La prima volta che ho visto una donna allattare avevo 8 anni. Avevamo ospiti a cena e lei aveva un bimbo piccolo. Dopo mangiato tutti andarono in salotto per lasciarla allattare in tranquillità. Io rimasi a guardare: ero vinta dall'imbarazzo, era qualcosa di così intimo e per me, allora, sconosciuto. Restai con lei con il solo desiderio di andare via.
Poi ho visto mia sorella che allattava i suoi figli e qualche amica. Sono cresciuta ma quell'imbarazzo è rimasto: mi frena l'idea di invadere un momento di condivisione tra mamma e figlio.
Poi ho iniziato a studiare e a leggere materiale sull'allattamento per cercare di capirlo meglio e di capirne fino in fondo le implicazioni psicologiche nella diade.
Nel counseling (come nella vita), un passaggio fondamentale nella crescita della persona alla scoperta delle proprie risorse, è la sperimentazione di sé. E così mi sto sperimentando nel ruolo di mamma che allatta.
Fino ad ora, per me allattare significa: tempo, pazienza e spazio...e un buon rimedio per le ragadi!
Il tempo: con l'allattamento non si possono seguire i tempi a cui eravamo abituati. Il tempo di una doccia passa dai 15/20 minuti ai 2 minuti netti (comprensivi di shampoo). Il tempo per uscire, anche solo per fare la spesa, passa dai 5/20 minuti (la differenza la fa il tipo di uscita) all'ora: preparo lei, preparo me stessa (chissà come mai lei è più in bolla di me), preparo le cose per lei (orami sono già pronte ma una controllata va data), preparo le cose per me che possono servirmi per lei (fascia, coppette per il latte, una maglia di riserva che non si sa mai), preparo l'essenziale per me. Ciucciatina dell'ultimo minuto (altra mezz'ora di ritardo), la rivesto, la rimetto nell'ovetto. Prendo armi e bagagli e mia figlia, mi arrampico su per le scale, monto l'ovetto nel passeggino e, finalmente, si parte. Scorreggina!
Il tempo dell'allattamento stesso. Ore in cui non riesco ad alzarmi dal divano e da lì faccio tutto (o quasi). Ore di assenza di cose da fare che non siano guardare lei, farle fare il ruttino, cambiarla, allattarla, consolarla, fare selfie a gogo. Il tempo di dormire: dalle 9/10 ore di sonno (almeno nel week end), al minuto e sono già in piena fase REM, 4/5 ore per notte spezzettate tra una poppata e l'altra.
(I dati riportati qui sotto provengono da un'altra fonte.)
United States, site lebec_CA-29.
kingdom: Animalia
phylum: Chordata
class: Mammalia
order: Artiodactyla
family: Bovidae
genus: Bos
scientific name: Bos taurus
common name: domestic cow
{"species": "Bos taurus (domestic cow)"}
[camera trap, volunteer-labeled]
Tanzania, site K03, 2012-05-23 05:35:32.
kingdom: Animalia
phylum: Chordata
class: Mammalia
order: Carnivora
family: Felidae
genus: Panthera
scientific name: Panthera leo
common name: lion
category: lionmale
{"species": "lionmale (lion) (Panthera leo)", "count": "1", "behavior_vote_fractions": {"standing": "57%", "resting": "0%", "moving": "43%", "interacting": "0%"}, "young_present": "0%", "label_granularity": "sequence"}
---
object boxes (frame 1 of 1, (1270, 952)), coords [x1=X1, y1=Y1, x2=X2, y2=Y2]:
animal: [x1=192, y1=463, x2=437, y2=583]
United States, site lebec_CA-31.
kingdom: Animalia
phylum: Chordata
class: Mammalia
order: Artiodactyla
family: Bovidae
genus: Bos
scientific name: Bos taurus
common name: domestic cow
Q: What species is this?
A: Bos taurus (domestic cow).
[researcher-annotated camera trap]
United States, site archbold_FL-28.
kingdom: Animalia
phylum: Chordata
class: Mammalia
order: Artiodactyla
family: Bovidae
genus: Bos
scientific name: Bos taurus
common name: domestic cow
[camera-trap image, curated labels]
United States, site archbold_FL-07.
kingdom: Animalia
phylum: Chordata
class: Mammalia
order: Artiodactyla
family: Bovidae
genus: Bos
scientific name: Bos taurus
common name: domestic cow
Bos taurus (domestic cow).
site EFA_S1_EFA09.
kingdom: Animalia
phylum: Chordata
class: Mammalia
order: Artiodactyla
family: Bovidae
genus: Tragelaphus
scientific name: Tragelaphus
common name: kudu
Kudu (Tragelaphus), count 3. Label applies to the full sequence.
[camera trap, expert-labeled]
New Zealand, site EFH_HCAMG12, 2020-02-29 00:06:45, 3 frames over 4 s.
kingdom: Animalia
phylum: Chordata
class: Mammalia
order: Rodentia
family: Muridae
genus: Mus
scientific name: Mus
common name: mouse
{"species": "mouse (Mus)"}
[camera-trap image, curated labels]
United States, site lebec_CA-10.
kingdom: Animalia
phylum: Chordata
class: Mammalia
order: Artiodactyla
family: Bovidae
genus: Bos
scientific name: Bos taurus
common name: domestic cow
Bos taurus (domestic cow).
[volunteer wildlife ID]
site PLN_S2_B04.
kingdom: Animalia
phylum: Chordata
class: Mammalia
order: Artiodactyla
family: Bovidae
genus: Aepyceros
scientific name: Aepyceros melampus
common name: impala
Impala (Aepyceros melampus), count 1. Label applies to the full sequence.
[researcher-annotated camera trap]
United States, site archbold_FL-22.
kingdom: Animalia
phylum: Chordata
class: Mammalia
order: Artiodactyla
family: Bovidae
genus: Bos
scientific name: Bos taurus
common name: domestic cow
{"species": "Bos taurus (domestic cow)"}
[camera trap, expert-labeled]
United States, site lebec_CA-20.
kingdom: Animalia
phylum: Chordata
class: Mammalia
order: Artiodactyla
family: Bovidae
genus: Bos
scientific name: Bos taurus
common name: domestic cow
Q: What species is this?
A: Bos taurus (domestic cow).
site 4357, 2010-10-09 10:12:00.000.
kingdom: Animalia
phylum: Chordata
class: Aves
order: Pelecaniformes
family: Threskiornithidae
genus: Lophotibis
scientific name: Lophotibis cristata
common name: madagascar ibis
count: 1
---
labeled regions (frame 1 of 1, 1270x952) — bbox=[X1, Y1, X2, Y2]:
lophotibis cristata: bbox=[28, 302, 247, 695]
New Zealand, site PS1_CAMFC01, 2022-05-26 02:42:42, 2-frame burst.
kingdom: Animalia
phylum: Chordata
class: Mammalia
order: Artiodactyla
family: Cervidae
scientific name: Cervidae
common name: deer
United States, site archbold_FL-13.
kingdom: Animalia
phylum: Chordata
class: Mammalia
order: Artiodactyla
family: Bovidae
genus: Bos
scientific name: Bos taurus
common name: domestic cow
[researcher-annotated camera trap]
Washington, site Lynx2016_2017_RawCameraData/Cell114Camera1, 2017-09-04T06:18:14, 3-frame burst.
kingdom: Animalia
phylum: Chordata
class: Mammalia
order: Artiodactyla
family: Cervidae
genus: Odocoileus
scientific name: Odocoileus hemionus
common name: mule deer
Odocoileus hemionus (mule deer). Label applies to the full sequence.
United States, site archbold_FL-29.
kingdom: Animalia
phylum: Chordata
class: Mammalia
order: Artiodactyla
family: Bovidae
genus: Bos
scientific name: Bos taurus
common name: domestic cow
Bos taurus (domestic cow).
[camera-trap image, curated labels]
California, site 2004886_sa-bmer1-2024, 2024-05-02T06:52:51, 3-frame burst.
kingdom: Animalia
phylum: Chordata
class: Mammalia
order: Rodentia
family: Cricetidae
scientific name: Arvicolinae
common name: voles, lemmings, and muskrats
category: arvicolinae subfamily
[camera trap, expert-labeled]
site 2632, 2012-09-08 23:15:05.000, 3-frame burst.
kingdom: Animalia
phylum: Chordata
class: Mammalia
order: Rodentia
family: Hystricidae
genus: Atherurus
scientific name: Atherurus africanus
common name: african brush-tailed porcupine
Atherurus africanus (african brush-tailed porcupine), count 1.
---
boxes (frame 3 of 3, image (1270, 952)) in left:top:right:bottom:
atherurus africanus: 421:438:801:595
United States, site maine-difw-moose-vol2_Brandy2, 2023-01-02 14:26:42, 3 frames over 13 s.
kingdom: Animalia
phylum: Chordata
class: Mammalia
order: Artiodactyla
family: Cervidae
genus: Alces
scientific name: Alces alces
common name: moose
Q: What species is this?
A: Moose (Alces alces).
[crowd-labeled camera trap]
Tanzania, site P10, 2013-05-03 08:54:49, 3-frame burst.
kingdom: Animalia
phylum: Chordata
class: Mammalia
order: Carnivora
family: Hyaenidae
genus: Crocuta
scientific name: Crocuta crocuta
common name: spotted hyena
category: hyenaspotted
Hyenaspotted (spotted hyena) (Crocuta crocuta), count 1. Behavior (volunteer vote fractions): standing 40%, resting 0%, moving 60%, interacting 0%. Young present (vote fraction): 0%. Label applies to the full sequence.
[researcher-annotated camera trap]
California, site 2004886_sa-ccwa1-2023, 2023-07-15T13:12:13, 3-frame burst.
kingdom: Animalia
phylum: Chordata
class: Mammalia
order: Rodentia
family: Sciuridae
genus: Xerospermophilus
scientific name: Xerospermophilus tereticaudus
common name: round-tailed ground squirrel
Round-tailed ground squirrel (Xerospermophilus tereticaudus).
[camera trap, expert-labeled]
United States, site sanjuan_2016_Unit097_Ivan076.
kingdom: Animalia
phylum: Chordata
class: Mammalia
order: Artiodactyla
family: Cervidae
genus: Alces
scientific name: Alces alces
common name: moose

La pazienza di non gestire il proprio tempo, di adeguarsi a quello di qualcun altro. La pazienza e la sopportazione di ragadi e montate irregolari, guardare i film a puntate, l'attesa di un rutto, di sentirla respirare.
Lo spazio. Ecco, più di tutto per me, allattamento è spazio. Spazio esterno. Spazio interno. Così come le ho fatto spazio e si è fatta spazio dentro di me durante i nove mesi, così è necessario creare questi spazi dopo.
Occorre uno spazio esterno, ovvero creare una situazione in cui possa sentirsi serena per poter ciucciare ed abbandonarsi. Un posto in cui possa stare bene. A nessuno piace mangiare un piatto di spaghetti in un gabinetto o in una stanza buia. Uno spazio nel lettone, qualora necessario, uno spazio tra mamma e papà. Certo, uno spazio che non diventi voragine o barriera tra di loro.
Occorre uno spazio interno. E non è facile. Occorre creare dentro di sè uno spazio da dedicare a lei, uno spazio che sottraggo a me. Quanto spazio sono disposta a sottrarre a me stessa? alle mie esigenze? Ecco uno dei primi nodi della maternità: l'equilibrio di tempo e spazio tra ciò di cui lei ha bisogno e ciò di cui io ho bisogno. Dove e quando finisco io ed inizia lei senza che nessuna sparisca?